After specifying the linked service, we can select an ODP context, like for example SAPI. Then select the ODP name, the view we want to extract the data from. The view must have the CDC option enabled on the SAP side, otherwise we won’t be able to perform incremental loads of the data.

For the sink, we need to create another dataset. But this time, it’s meant to be of that type we want the output format with the data (the data changes) to be. For this example let’s suppose we select Azure Data Lake Storage > DelimetedText (CSV). Here, we have to provide a file path where we want to store this data. I recommend having a root folder e.g. sap-cdc and inside another folder for this replication data e.g. replication-{view_name} since later we will see that we also need to store the staging data to be able to do incremental loads.

We need to create one dataset source and one dataset sink per SAP view that we want to track changes from.

Data Flows

It’s where we define the activity the pipeline will follow. We will start selecting the source we just configured in our datasets. Important under Source options select the Run mode Full on the first run, then incremental since we only want to get the changed data on each execution. We will need to provide a Key column, we can select any column ID our view has.

After that, we can apply a set of operations like filtering, selecting columns, sorting data, flattening data, etc. Let’s suppose we only want those records where the isActive column is set to True. We can create a new filter operation, click under Open expression builder, and write an expression like equals(isActive, 'true'). There’s no limit to the amount of operations a pipeline can have, so feel free to create as many operations as needed. The last operation should be the sink linked to our previously created sink dataset.

Data Flow in Azure Data Factory

Pro tip: we can change the final name of the CSV file by clicking the sink operation > Settings > File name option set to Pattern, under Pattern click on Open expression builder and write something like concat(‘view_name’, toString(currentTimestamp(), ‘yyyyMMddHHmmdd’, ‘Europe/Brussels’), ‘.csv’). This specifically will create a CSV file named with the view_name (static part) followed by the execution timestamp in the specified format every time the data flow is triggered.

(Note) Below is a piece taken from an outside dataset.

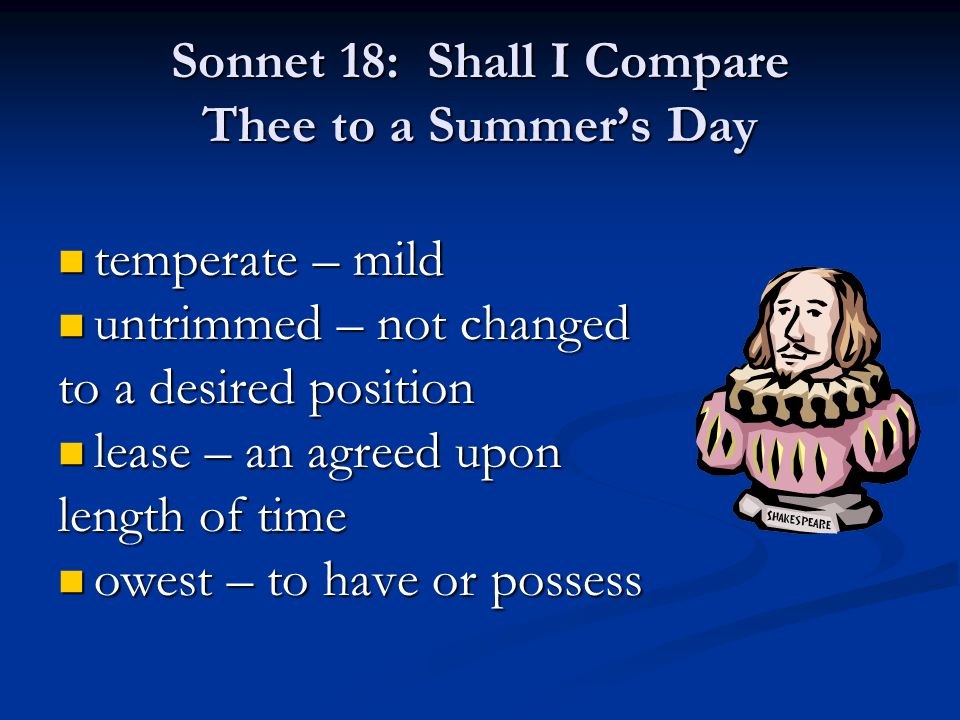 Sonnet 18: Shall I Compare Thee to a Summer's Day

Again, we need to create as many data flows as SAP views we want to track changes from. But, why don’t we create just one data flow and as many flows inside it as needed? We might think that it will lower our costs, but it actually increases them. The duration of the pipeline will also significantly increase. Only if all flows succeed the pipeline will succeed, otherwise, it will be marked as failed. Another big disadvantage is that we will only have one staging folder per Data Flow, so all staging data will be in the same folder (not the best approach). In the staging folders is where we store the metadata for the initial and delta loads so that the pipeline knows what has changed since the last run — from here the Change Data Capture name.

The approach was tested though, and in the image below we can see when exactly it was deployed:

Increase of costs using a single Data Flow with 6 flows

Pipelines

Last, but not least, we need to create a pipeline resource so we can trigger our data flow. To do this, we just drag & drop the data flow we created into the pipeline resource. As part of the configuration, we need an Azure Integration Runtime, unfortunately, we cannot use the self-hosted IR we previously created. This will increase the costs since we need a pipeline per data flow, which means we will start an Azure IR per data flow — now you might understand why having a single data flow with multiple flows can be thought of as lowering the costs.

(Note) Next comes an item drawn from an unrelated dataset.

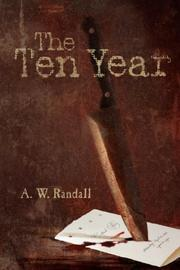 Cover of: The Ten Year | A. W. Randall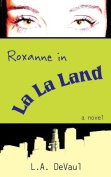 Roxanne in La La Land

In this step, we also need to set up the staging storage folder. The same root folder e.g. sap-cdc and a specific folder for each view e.g. staging-{view_name}, so we follow the same naming convention as with the replication folder.

Finally, we can trigger it now to see if the pipeline is behaving as expected and once checked, create a new Trigger to schedule the execution of the pipeline every x amount of time, e.g. every 15 minutes.

Conclusion

Developing an SAP CDC pipeline with Azure Data Factory incurs high costs, especially due to Integration Runtimes. Every time we initiate the Azure Integration Runtime, a (general-purpose) Spark cluster is launched. Consider a scenario where we have 10 or more pipelines running every 15 minutes; this implies that we would be initiating and terminating 10 or more Spark clusters every 15 minutes.

Alternative

One of the many alternatives is Apache Kafka with Confluent Cloud. They offer many SAP connectors, the one that caught my attention was ODP Source Connector from their partner INIT Individuelle.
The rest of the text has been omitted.